## Your goal
Starting at the line that contains "Little girl sitting" and stopping after the line that contains "Sara Heckman, owner, sitting", transcribe the listing below exactly; do not include any pictures.

## Information supplied
^^^^^^^^

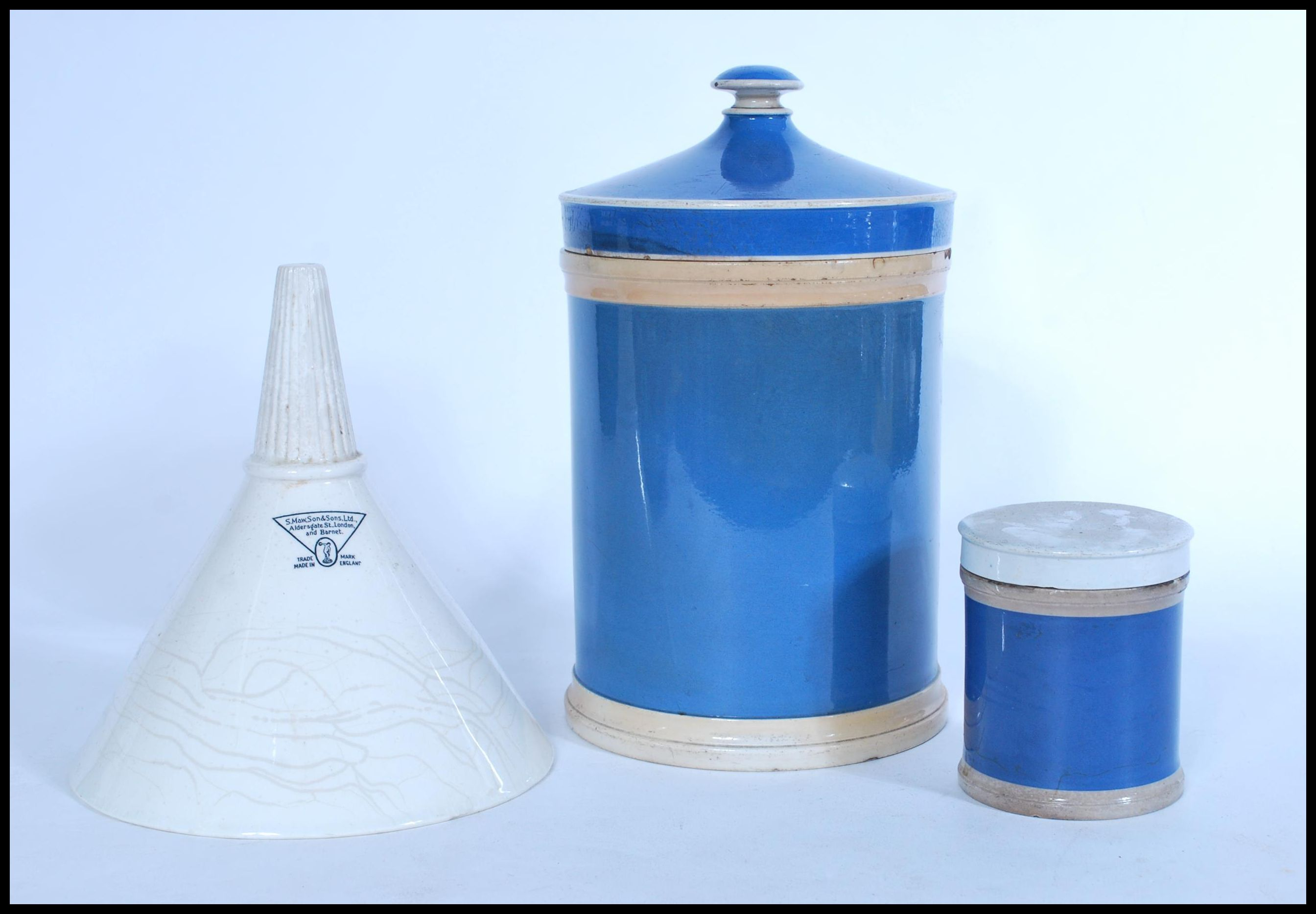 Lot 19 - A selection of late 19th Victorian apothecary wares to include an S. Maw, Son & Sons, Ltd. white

^^^^^^^^

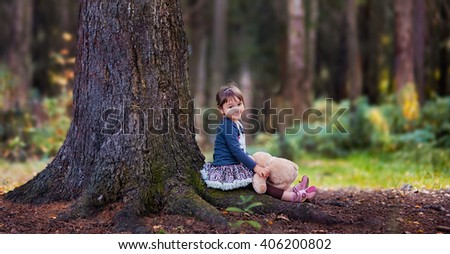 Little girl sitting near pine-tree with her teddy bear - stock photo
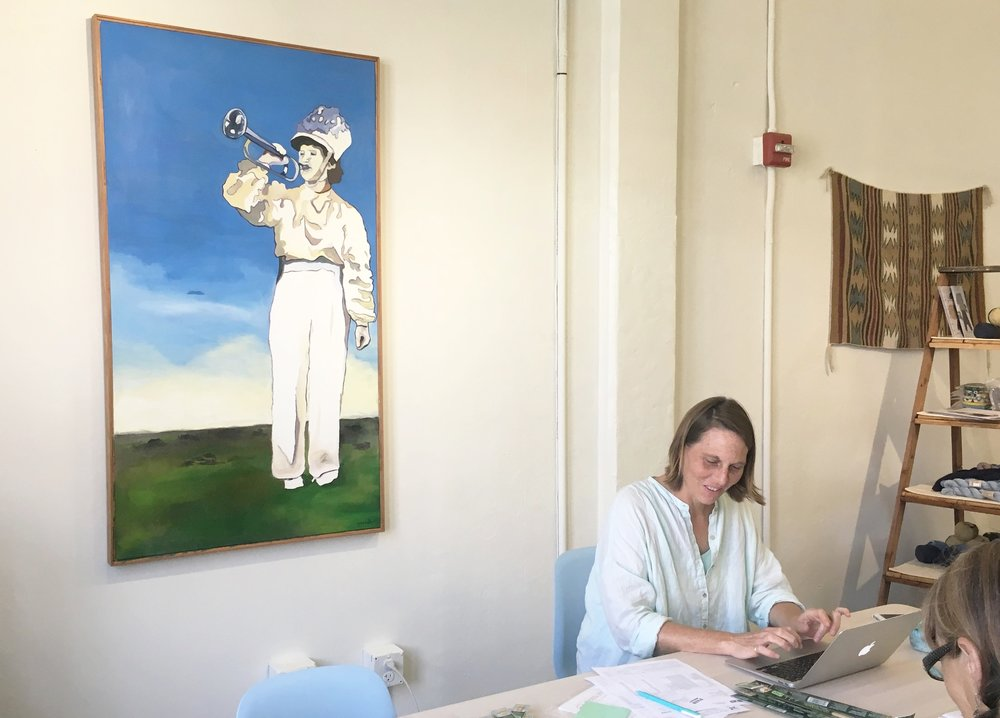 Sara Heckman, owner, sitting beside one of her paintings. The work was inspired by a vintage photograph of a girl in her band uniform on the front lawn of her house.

^^^^^^^^

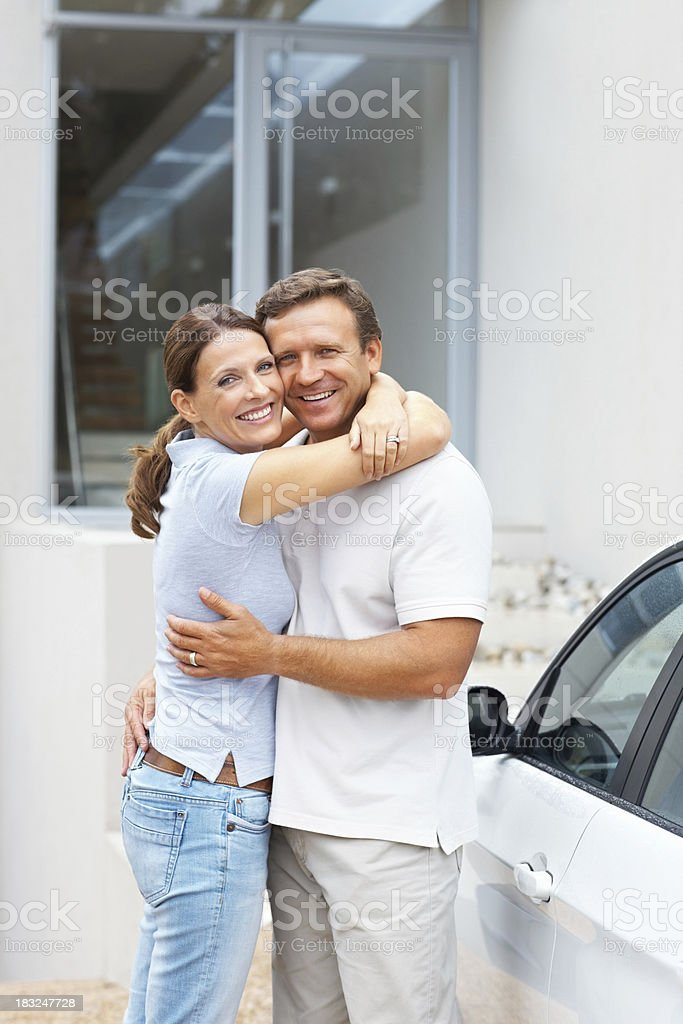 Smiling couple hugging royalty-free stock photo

^^^^^^^^

## Response to this exercise
 Little girl sitting near pine-tree with her teddy bear - stock photo
 Sara Heckman, owner, sitting beside one of her paintings. The work was inspired by a vintage photograph of a girl in her band uniform on the front lawn of her house.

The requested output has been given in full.